Making Cultural Cooperation Popular

As we discuss different approaches and practices for successful public diplomacy, Japan’s concept of ‘cultural co-operation’ seems particularly interesting and underestimated in its power.

Described by Ogoura for the Journal of the East Asia Foundation, cultural co-operation implies “activities as helping developing countries to stage theatrical performances, providing them with lighting or recording equipment, furnishing showcases for museums and giving them technical assistance in arts management”. As Ogoura points out, in Japan’s case, this type of public diplomacy proved especially effective, positioning it as a strong international player on the stage of cultural diplomacy. The highlight of this strategy was the establishment of a special fund within UNESCO, dedicated to preservation of cultural heritage in developing countries.

It seems that the concept of cultural co-operation is particularly powerful and does not get enough attention in discussion about public diplomacy. Usually, when cultural diplomacy is discussed, the context implies use of a nation’s culture to attract attention and leverage the public image and the soft power of that nation on the international stage. However from a ‘giving is receiving’ perspective, it is a brilliant strategic move to invest in other nations’ cultures.

As we discussed in class, culture is an inherent and usually very emotional part of every national identity, that influences values, perceptions and behaviors on individual as well as on collective level. Therefore encouraging and strengthening cultural diversity is likely to buy a country powerful positive image and support from publics, as well as spark an interest towards that country’s culture in an indirect, subtle fashion.
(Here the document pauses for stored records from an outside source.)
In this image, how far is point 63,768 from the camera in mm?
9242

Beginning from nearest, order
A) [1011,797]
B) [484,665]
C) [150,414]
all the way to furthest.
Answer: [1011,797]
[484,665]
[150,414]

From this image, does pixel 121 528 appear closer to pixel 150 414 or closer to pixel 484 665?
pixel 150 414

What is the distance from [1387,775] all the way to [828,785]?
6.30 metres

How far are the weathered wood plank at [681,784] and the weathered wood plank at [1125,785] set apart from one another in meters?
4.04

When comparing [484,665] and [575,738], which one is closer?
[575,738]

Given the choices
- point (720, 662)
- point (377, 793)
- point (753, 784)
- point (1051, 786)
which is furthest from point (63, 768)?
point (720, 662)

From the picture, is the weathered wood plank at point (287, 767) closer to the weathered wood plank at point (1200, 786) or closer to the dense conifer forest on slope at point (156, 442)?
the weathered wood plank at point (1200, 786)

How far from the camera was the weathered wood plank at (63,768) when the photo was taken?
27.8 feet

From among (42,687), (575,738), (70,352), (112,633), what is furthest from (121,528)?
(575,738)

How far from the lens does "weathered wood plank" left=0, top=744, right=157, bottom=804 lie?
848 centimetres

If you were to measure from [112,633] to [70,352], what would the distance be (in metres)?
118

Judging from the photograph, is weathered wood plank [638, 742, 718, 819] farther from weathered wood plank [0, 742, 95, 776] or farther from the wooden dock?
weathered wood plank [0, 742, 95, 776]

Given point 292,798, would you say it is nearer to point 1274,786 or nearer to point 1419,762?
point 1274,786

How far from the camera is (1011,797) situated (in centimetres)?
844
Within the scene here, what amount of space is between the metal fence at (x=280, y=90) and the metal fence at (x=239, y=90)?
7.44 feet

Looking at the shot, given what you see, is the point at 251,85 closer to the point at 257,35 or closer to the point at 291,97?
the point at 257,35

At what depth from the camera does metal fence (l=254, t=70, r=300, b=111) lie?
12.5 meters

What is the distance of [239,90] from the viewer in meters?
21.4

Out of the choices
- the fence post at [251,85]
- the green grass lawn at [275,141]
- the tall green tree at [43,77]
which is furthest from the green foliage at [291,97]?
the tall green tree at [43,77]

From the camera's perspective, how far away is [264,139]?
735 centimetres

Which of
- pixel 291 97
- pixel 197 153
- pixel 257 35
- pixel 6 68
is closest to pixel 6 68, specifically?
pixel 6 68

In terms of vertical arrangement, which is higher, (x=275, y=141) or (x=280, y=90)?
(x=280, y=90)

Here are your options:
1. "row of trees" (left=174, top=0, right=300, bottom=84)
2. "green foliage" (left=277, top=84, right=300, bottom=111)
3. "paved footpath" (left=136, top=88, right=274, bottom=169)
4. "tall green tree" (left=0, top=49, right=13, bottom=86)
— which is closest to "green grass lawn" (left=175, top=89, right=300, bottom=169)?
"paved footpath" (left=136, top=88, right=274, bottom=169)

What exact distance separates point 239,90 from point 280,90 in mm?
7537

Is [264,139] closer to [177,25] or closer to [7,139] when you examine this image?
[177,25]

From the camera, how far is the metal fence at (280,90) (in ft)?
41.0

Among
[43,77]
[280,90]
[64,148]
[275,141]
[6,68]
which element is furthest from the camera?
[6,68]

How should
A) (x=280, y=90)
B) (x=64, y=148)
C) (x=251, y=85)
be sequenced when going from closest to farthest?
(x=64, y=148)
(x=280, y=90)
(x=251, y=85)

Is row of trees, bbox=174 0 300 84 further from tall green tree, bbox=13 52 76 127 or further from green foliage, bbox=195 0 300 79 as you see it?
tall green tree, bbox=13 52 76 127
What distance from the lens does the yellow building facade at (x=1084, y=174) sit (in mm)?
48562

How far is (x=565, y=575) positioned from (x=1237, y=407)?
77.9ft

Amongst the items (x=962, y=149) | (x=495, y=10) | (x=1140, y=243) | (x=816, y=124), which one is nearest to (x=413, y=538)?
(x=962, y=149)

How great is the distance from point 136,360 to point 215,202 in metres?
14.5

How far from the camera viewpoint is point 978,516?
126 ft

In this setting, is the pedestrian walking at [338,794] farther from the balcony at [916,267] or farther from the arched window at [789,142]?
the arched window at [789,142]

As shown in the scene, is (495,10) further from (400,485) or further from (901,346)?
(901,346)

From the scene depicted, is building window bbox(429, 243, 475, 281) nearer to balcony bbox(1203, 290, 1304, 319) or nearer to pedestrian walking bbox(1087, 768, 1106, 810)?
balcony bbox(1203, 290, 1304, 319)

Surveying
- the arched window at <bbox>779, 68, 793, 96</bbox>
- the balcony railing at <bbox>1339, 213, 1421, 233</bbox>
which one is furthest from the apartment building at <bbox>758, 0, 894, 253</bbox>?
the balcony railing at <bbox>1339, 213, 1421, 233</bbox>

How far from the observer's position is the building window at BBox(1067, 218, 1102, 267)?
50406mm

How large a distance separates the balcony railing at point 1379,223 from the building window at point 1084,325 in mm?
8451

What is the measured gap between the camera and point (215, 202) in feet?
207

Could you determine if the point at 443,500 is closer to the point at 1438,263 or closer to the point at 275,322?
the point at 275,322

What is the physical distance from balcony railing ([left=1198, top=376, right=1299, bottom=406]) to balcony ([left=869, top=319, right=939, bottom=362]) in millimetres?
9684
4 thoughts on “Making Cultural Cooperation Popular”

  1. Dear Alona,
    Your assessment of “cultural cooperation” as an under-explored area of PD is important precisely because it points to necessary implications for future research and policy re-shaping in the field. Throughout this semester we have explored the notions of soft and hard power and their dynamics with respect to State’s public diplomacy strategies. In this context, PD was mostly about one-way, authoritative communication to steer public opinion in a very specific direction. While the “cultural cooperation” maintains the diplomatic objective of securing international support for domestic policies, it does so in a more subtle way. Power is less of a component in it than dialogue, intercultural interaction, and multiple-layered communication. It creates good propaganda for states (and organizations) involved, simultaneously, which essentially create channels for conflict resolution and peacebuilding. It is all about transformative diplomacy.
    Moreover, cooperative diplomacy involves new public diplomacy actors in the sense that it acknowledges the power of ignored PD strategies and neglected values pertaining to a successful PD, such as culture, whose importance you discuss in your post. This makes me think about the role of global netizens as influential actors in cooperative diplomacy. How can we take part in this process, not as policymakers, but as individuals belonging to interconnected, virtual communities? How can we leverage this “commonplace experience” as PD practitioners or scholars? Really, this concept of cultural cooperation is particularly appealing to the media and journalists as well, as it can transform the traditional standards on media framing and agenda setting. This strategy could certainly transcend cultural barriers and engrained stereotypes, perpetuated by the media, and engulf the myriad of actors in the new public diplomacy era in entrenched flows of diplomacy- or, in other words, communication. Interesting niche to be mindful of in the coming years in the field of public diplomacy, indeed!